# Aufgabenstellung
Führen Sie den Aufruf zur Saatgutkampagne im Anschluss an seinen letzten Satz weiter.

# Seitentext
----------------

Zukunft säen – Vielfalt ernten
Wir rufen zu einer europaweiten Kampagne auf: für gentechnikfreies Saatgut, für die Erhaltung des bäuerlichen Rechts, Samen aus eigener Ernte zu gewinnen, zu tauschen und zu vermarkten, für Transparenz im Saatgutbereich und für langfristige Ernährungssouveränität. Wir wehren uns gegen die Monopolisierung des Saatgutes durch transnationale Konzerne und eine weitere Verschärfung geistiger Eigentumsrechte auf Pflanzen.

----------------

# Auszug aus Datensatz
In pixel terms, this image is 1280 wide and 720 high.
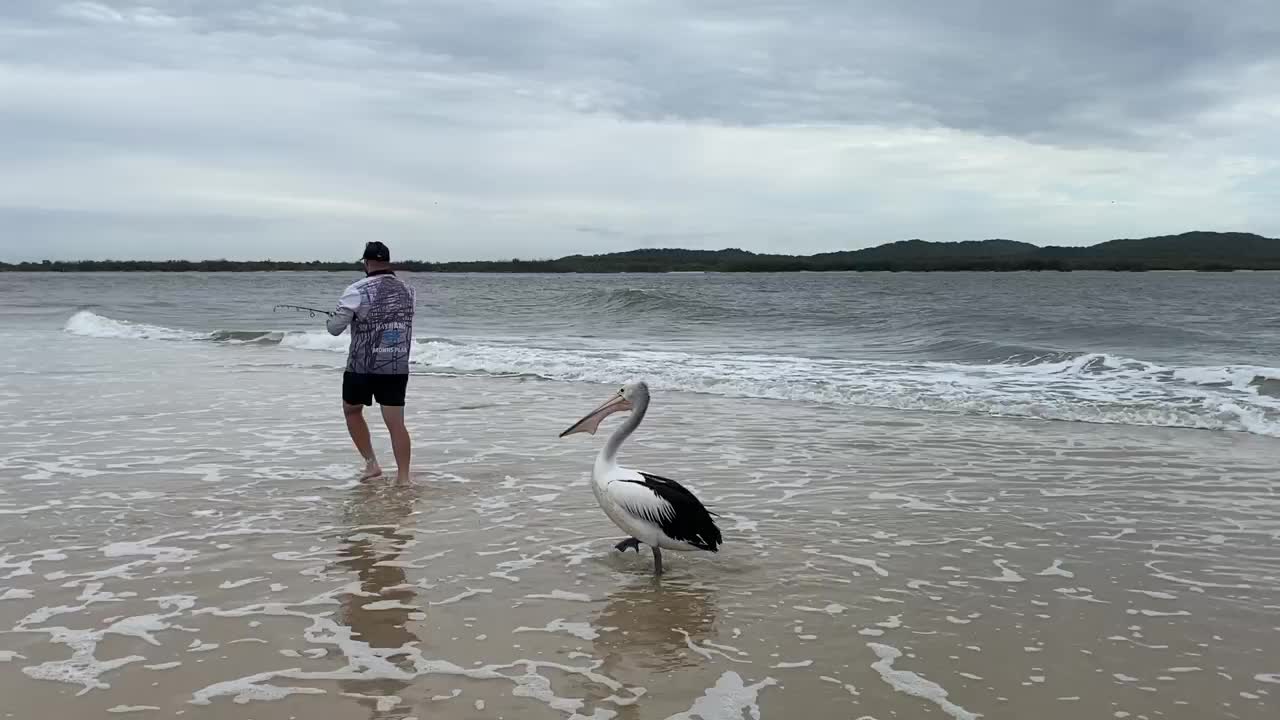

----------------

# Schriftliche Antwort
Weitgehend unbeachtet von der Öffentlichkeit hat die EU-Kommission 2008 begonnen, das EU-Saatgutverkehrsrecht zu überarbeiten. Die Änderungen sollen Ende 2010 in Kraft treten. Unter der Bezeichnung »Better Regulation« will sie beim Saatgutrecht Bürokratie abbauen und die Gesetze vereinheitlichen. Zwölf Richtlinien regeln bisher den Saatgutverkehr in der EU. Jedes Mitgliedsland setzt sie unterschiedlich um. Die EU übertrug die Evaluation der derzeitigen Gesetzgebung privaten Firmen unter Leitung des Consultingbüros »Arcadia«, das bereits mehrfach für die Gentechnik-Industrie tätig war.Nach Inkrafttreten der ersten Saatgutverkehrs- gesetze in den 1960er Jahren hat das internationale Business den Saatgutmarkt entdeckt. Inzwischen kontrollieren die zehn führenden Saatgutkonzerne − unter ihnen Bayer, Monsanto, Syngenta, Limagrain − 67% dieses weltweiten Marktes. Sie üben auf die Änderungsvorhaben der EU entscheidenden Einfluss aus.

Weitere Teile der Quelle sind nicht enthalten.